University Trying to Block Distribution of Faculty Senate Meeting Video Excerpts Using Copyright Law
Here’s a letter from the Foundation for Individual Rights in Education on the subject; I have asked PSU for their response, and will post whatever I receive from them:
Dear President Percy: …
FIRE is concerned about the state of free expression at Portland State University (PSU) in light of the university’s recent claim that a YouTube video containing footage from a public meeting violates PSU’s copyright. Manipulating copyright law to censor use of public footage in a video critical of PSU not only misapplies copyright jurisprudence, but also defies PSU’s obligations under the First Amendment.
[I.] PSU Demands Removal of YouTube Video for Alleged Copyright Violation
The following is our understanding of the pertinent facts. We appreciate that you may have additional information to offer and invite you to share it with us. Please find enclosed a waiver, executed by Professor Bruce Gilley, authorizing you to share information with FIRE. However, if the facts here are substantially accurate, PSU has betrayed its constitutional obligations by abusing copyright law as a vehicle for censorship.
On March 8, 2021, the Oregon Association of Scholars (OAS), of which PSU professor of political science Bruce Gilley is president, posted a video to its YouTube account criticizing a recent PSU faculty resolution on academic freedom. The resolution held that faculty “must be thoughtful in [their] exercise of academic freedom and guard against its cynical abuse that can take the form of bullying and intimidation.” The New Censorship Video argued that the resolution will “deny academic freedom to all unWoke professors.” In making this criticism, the video included less than two minutes of footage from the March 1, 2021, PSU Faculty Senate meeting.
Two days after the New Censorship Video was published on YouTube, Cynthia J. Starke, PSU General Counsel & Secretary to the Board of Trustees, emailed Gilley to demand that OAS remove the video. In her message, Starke argued that the use of Faculty Senate meeting footage violated PSU’s copyright, and threatened to issue a formal takedown notice under the Digital Millennium Copyright Act if Gilley did not remove the video by noon the following day. Gilley removed the New Censorship Video from the OAS YouTube account after receiving this demand. Gilley republished the New Censorship Video on the OAS YouTube channel on March 15, removing the Faculty Senate Footage.
[II.] Usage of the Faculty Senate Footage to Critique PSU Is a Fair Use, and Clearly Does Not Violate Copyright
A copyright is not a complete bar on any other use of the copyrighted work, and a copyright cannot be used by government entities as a shield against criticism. To the contrary, Gilley’s use of PSU-owned footage to criticize PSU and its Faculty Senate’s decisions during the filmed meeting is undoubtedly a fair use.

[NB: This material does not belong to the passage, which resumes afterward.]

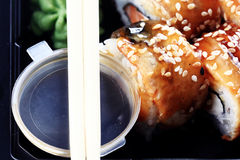 Delivery service Japanese food rolls in plastic box Royalty Free Stock Image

[A.] Fair use protects the right to use materials for criticism.
Under 17 U.S.C. § 107, a use of copyrighted material “for purposes such as criticism [and] comment … is not an infringement of copyright.” See also Sony Corp. of Am. v. Universal City Studios, Inc., 464 U.S. 417, 450–51 (1984) (“But a use that has no demonstrable effect upon the potential market for, or the value of, the copyrighted work need not be prohibited in order to protect the author’s incentive to create. The prohibition of such noncommercial uses would merely inhibit access to ideas without any countervailing benefit.”); Twin Peaks Productions, Inc. v. Publications Int’l, Ltd., 996 F.2d 1366, 1375 (9th Cir. 1993) (“Inevitably, some identification of the subject matter of a writing must occur before any useful comment may be made about it, and it is not uncommon for works serving a fair use purpose to give at least a brief indication of the plot.”).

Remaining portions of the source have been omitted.